Word for word, repeat the data that follows. Do not include the pictures.

▸ **Available data**
------
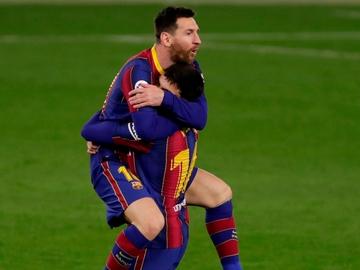 Messi se abraza a Pedri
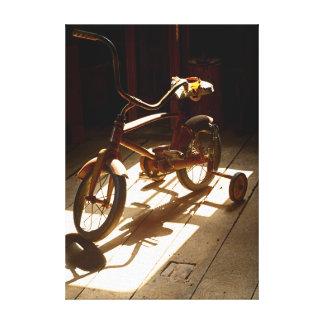 Bicicleta del niño en el molino anterior del grano impresión en lienzo estirada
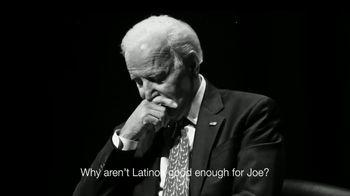 Committee to Defend the President TV Spot, 'Los latinos merecen alguien mejor' [Spanish] - Thumbnail 8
------
▸ **Result for this task**
 Messi se abraza a Pedri
 Bicicleta del niño en el molino anterior del grano impresión en lienzo estirada
 Committee to Defend the President TV Spot, 'Los latinos merecen alguien mejor' [Spanish] - Thumbnail 8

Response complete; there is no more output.